> _Exercise description_
Copy all of the data below line for line, without changing anything.
++++ Supplied data ++++
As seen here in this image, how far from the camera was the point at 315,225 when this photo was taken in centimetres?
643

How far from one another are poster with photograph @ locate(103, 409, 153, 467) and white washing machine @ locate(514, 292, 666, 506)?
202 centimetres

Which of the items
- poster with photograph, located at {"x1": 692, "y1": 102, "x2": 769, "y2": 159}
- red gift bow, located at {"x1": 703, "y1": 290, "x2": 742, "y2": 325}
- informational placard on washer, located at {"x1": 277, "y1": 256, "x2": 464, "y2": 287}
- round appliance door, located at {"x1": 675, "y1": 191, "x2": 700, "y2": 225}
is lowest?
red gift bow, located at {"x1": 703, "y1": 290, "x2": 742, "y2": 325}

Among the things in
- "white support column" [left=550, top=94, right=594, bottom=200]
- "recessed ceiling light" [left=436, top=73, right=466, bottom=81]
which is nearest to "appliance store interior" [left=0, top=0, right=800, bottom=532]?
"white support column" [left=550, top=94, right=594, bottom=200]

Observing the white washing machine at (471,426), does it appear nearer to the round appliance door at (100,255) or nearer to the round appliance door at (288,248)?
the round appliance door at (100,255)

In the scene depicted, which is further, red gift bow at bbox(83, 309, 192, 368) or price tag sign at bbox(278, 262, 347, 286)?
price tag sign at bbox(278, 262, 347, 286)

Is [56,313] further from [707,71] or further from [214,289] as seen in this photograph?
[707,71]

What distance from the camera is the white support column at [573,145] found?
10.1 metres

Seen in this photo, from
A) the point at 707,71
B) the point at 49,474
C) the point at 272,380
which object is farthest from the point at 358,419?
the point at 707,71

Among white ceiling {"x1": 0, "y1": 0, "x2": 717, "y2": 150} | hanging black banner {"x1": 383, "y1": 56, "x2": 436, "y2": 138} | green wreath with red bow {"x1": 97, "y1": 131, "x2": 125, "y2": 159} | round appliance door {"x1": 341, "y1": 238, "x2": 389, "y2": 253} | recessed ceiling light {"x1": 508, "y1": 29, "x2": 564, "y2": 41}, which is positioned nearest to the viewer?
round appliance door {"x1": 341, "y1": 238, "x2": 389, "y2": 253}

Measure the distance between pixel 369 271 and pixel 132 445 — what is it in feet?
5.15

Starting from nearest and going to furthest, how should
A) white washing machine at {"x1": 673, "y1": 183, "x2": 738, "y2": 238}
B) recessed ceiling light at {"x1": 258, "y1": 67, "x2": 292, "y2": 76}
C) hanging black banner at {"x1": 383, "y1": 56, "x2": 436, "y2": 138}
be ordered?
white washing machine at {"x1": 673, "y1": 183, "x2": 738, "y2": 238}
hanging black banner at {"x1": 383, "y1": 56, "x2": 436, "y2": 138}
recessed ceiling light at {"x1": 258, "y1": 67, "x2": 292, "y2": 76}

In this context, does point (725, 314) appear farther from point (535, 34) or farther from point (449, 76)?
++++
> _Response to the exercise_
As seen here in this image, how far from the camera was the point at 315,225 when this photo was taken in centimetres?
643

How far from one another are poster with photograph @ locate(103, 409, 153, 467) and white washing machine @ locate(514, 292, 666, 506)?
202 centimetres

Which of the items
- poster with photograph, located at {"x1": 692, "y1": 102, "x2": 769, "y2": 159}
- red gift bow, located at {"x1": 703, "y1": 290, "x2": 742, "y2": 325}
- informational placard on washer, located at {"x1": 277, "y1": 256, "x2": 464, "y2": 287}
- round appliance door, located at {"x1": 675, "y1": 191, "x2": 700, "y2": 225}
is lowest?
red gift bow, located at {"x1": 703, "y1": 290, "x2": 742, "y2": 325}

Among the things in
- "white support column" [left=550, top=94, right=594, bottom=200]
- "recessed ceiling light" [left=436, top=73, right=466, bottom=81]
which is nearest to "appliance store interior" [left=0, top=0, right=800, bottom=532]?
"white support column" [left=550, top=94, right=594, bottom=200]

Observing the white washing machine at (471,426), does it appear nearer to the round appliance door at (100,255) or nearer to the round appliance door at (288,248)?
the round appliance door at (100,255)

In the scene depicted, which is further, red gift bow at bbox(83, 309, 192, 368) or price tag sign at bbox(278, 262, 347, 286)?
price tag sign at bbox(278, 262, 347, 286)

Is [56,313] further from [707,71] or further from [214,289] as seen in this photograph?
[707,71]

What distance from the camera is the white support column at [573,145] found?
10.1 metres

Seen in this photo, from
A) the point at 707,71
B) the point at 49,474
C) the point at 272,380
which object is farthest from the point at 358,419?
the point at 707,71

Among white ceiling {"x1": 0, "y1": 0, "x2": 717, "y2": 150} | hanging black banner {"x1": 383, "y1": 56, "x2": 436, "y2": 138} | green wreath with red bow {"x1": 97, "y1": 131, "x2": 125, "y2": 159} | round appliance door {"x1": 341, "y1": 238, "x2": 389, "y2": 253} | recessed ceiling light {"x1": 508, "y1": 29, "x2": 564, "y2": 41}, which is positioned nearest to the viewer?
round appliance door {"x1": 341, "y1": 238, "x2": 389, "y2": 253}

Measure the distance between pixel 369 271 and pixel 132 445 — what is it in feet?
5.15

Starting from nearest and going to furthest, how should
A) white washing machine at {"x1": 673, "y1": 183, "x2": 738, "y2": 238}
B) recessed ceiling light at {"x1": 258, "y1": 67, "x2": 292, "y2": 76}
C) hanging black banner at {"x1": 383, "y1": 56, "x2": 436, "y2": 138}
be ordered?
white washing machine at {"x1": 673, "y1": 183, "x2": 738, "y2": 238}
hanging black banner at {"x1": 383, "y1": 56, "x2": 436, "y2": 138}
recessed ceiling light at {"x1": 258, "y1": 67, "x2": 292, "y2": 76}

In this context, does point (725, 314) appear farther from point (535, 34) or farther from point (449, 76)?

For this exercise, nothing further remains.